***** TRECHO PARA LEITURA
Em tempos de guerras quentes, ressurgimento da Guerra Fria, guerras híbridas, guerras por procuração, guerras eternas, guerras comerciais com tarifaços até sobre os descamisados pinguins das Ilhas Heard e McDonald e, claro, Genocídio com G maiúsculo, quase todos perpetuados pelos mesmos de sempre, esses dias, ao entrar no quarto do meu filho de cinco anos e uns oito meses, vi uma cena que trouxe um pouco de alento no meio desta insanidade toda.

Nascido no Brasil em 2019, época em que um covardão se elegeu presidente ensinando crianças a fazer arminha na campanha, não preciso dizer que sempre fomos avessos a qualquer menção do Martín, nosso filho, à armas.
**********
***** DADOS FORNECIDOS
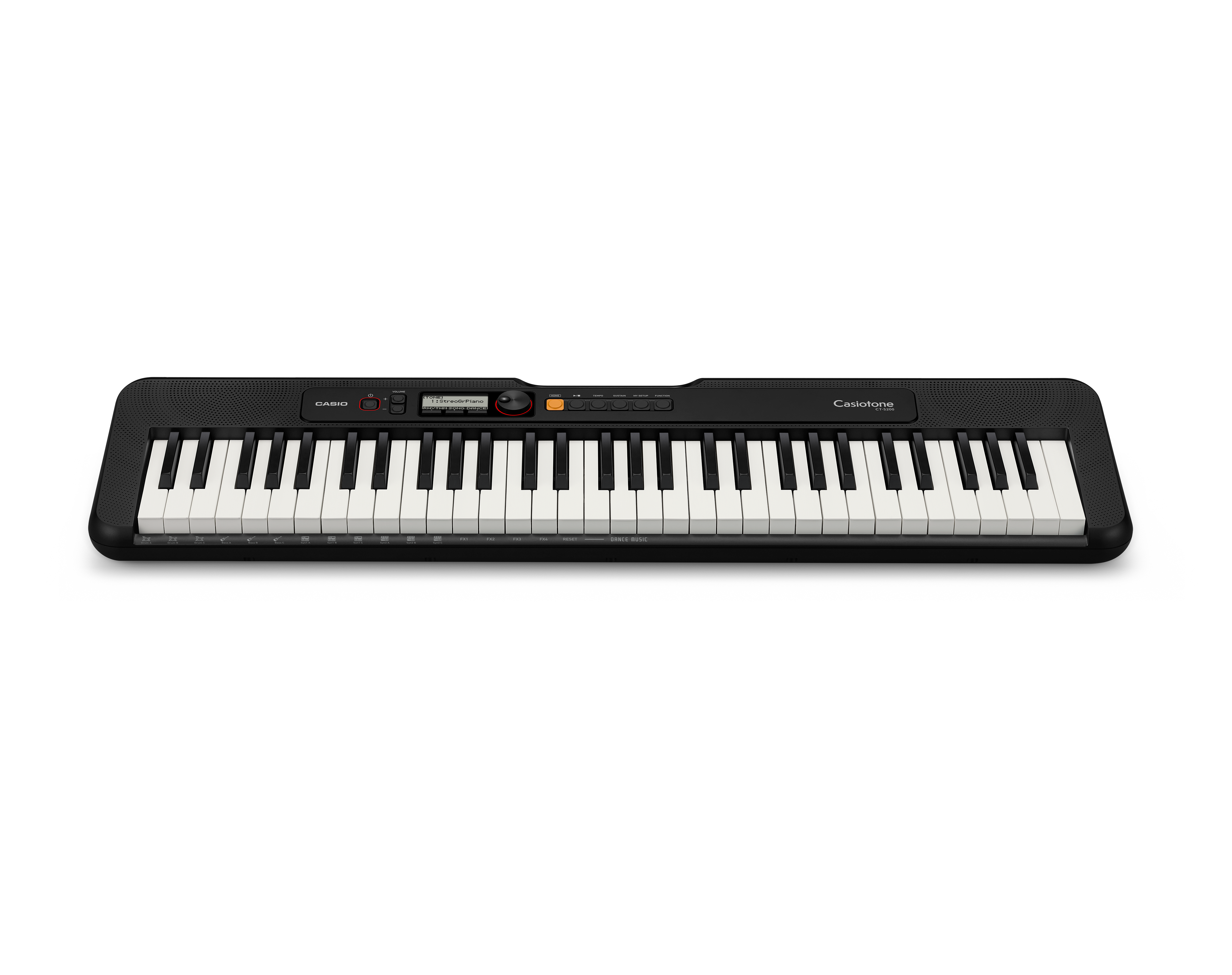 CT-S200BK | Casio Music NZ | Casiotone Keyboard – Casio Music New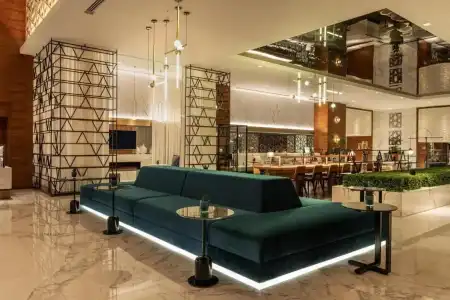 Sheraton Grand, Dubai - 16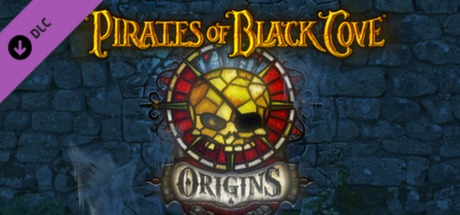 Pirates of Black Cove: Origins banner image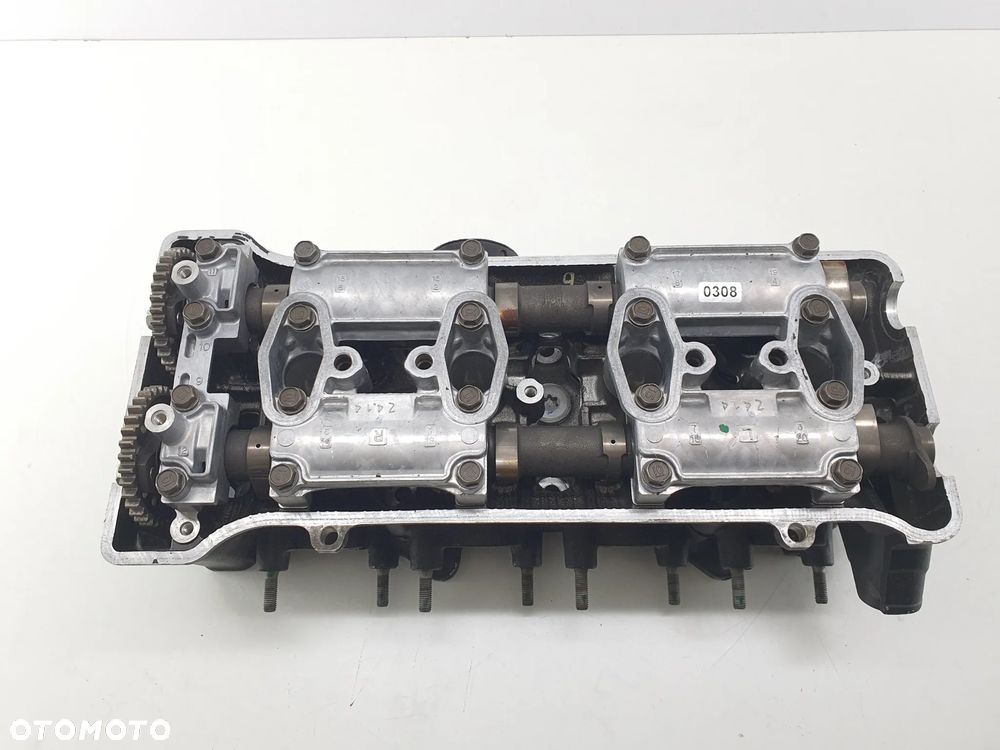 HONDA CB 1000 SC60 GŁOWICA WALEK WALKI ZAWORY - 1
**********
* INSTRUÇÕES *
A - Reescreva o trecho para leitura, tudo desde "Nascido no Brasil" até "filho, à armas.", substituindo "Martín" por "Joaquim".
B - Em que ano nasceu o filho mencionado no trecho para leitura?
C - Dê continuidade ao relato sobre Martín a partir do ponto em que o texto termina.

* RESPOSTAS DO EXERCÍCIO *
A -
Nascido no Brasil em 2019, época em que um covardão se elegeu presidente ensinando crianças a fazer arminha na campanha, não preciso dizer que sempre fomos avessos a qualquer menção do Joaquim, nosso filho, à armas.

B - Em 2019.

C -
Mas conforme ele foi crescendo na Austrália e, inevitavelmente, começou a brincar com os amigos das mais ingênuas simulações de lutas, guerrinhas, trocas de tiros e o que mais a imaginação e o corpo mandavam, ele trazia para casa e, a gente, pais de primeira viagem e traumatizados com o horror estético e ideológico não somente do bolsonarismo, mas da extrema-direita mundo afora, tivemos muita dificuldade em lidar com a situação.

Até que numa recente visita ao Brasil, passamos na pediatra que o acompanhou nos primeiros meses de vida e ela nos tranquilizou dizendo para não transformarmos algo lúdico em coisa pior.

Eu não só lembrei do quanto eu adorava essas mesmas brincadeiras, como comprei duas pistolas de plástico de balas de espuma para brincarmos de Sul Global x Imperialistas. Bastante divertido e educativo.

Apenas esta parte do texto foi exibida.